Possession of a controlled substance is abbreviated as “PCS” in Oregon and may be informally referred to as “drug possession.” State Criminal Justice Commission records show that about 9,000 people were arrested each year in Oregon for simple drug possession prior to Measure 110. Possession of a controlled substance can carry heavy fines and result in a long prison sentence, in serious cases of drug possession. Unless you are a licensed entity that manufactures drugs in professional quality, it is illegal to manufacture (or produce, prepare, or process) drugs in the state of Oregon. Drug laws in Oregon fall into three main categories, including illegal possession of controlled substances, illegal manufacture of controlled substances, and illegal distribution of controlled substances. Oregon's new bill may lead drug producers to move their operations to the state because the law on personal possession is a little more flexible.

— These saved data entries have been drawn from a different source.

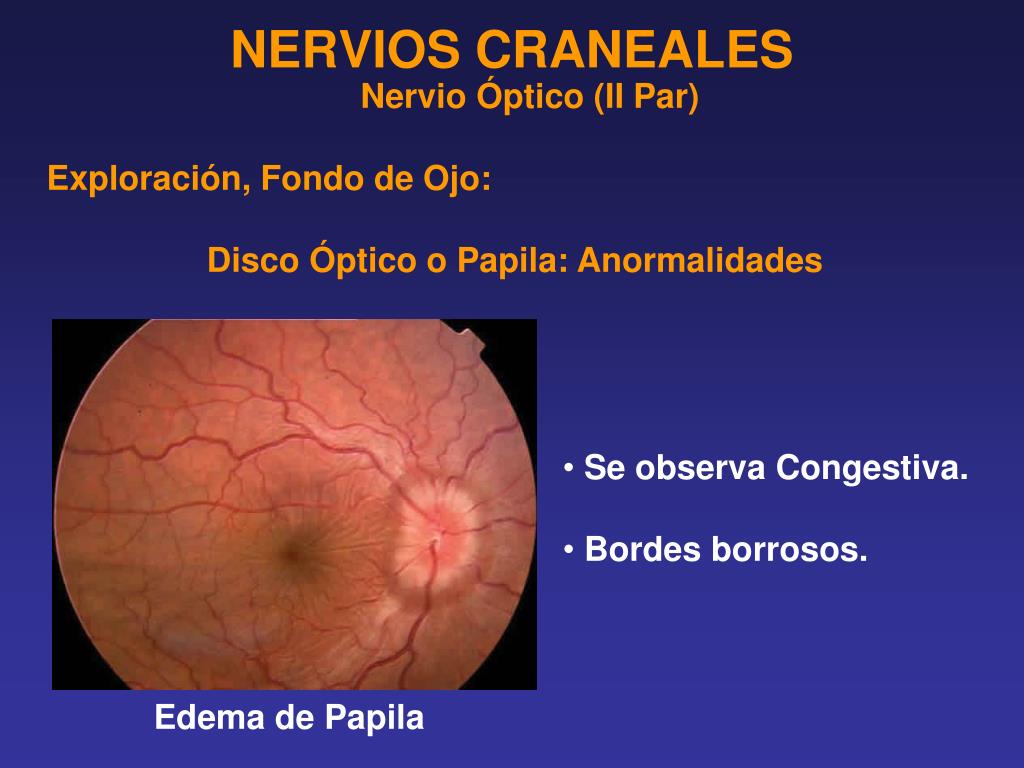 NERVIOS CRANEALES
Nervio Óptico (II Par)

Exploración, Fondo de Ojo:

Disco Óptico o Papila: Anormalidades

• Se observa Congestiva.

• Bordes borrosos.

Edema de Papila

To be charged with a drug manufacturing charge in Oregon, you don't even have to physically produce a drug; if you package or repackage a drug, you could be responsible for violating this law. The table below shows what charges you would face and the possible maximum penalties under Oregon drug laws. If you have been charged with a drug offense in Oregon, consult a Medford drug lawyer immediately after your arrest. Unfortunately, since drug laws that govern drug manufacturing laws, many people don't know that certain actions or behaviors can qualify as drug manufacturing.
In their strictest form, these laws prohibit drivers from driving a motor vehicle if they have a detectable level of an illicit drug or metabolite of a drug (for example, to be charged with drug possession in Oregon, you must be found guilty, without reasonable doubt, of intentionally possessing the substance). But as in the rest of the country, they have experienced much higher arrest rates for drug possession here than whites. Last fall, Oregon voters decriminalized the possession of small quantities of almost all hard drugs, taking an innovative step away from the model of arrest, indictment and imprisonment for possession that has been a centerpiece of American drug policy since President Richard Nixon declared his War on Drugs 50 years ago a week ago. Measure 110 reduces the personal drug possession charge from a Class A misdemeanor to a Class E violation (a non-criminal offense similar to a traffic ticket).
The charge you face for possession depends on the controlled substance or drug you have been caught in possession. If you have been charged with a drug offense in Medford under Oregon drug laws, you may face a sentence that is already set under the mandatory minimum sentencing laws of Oregon Measure 11.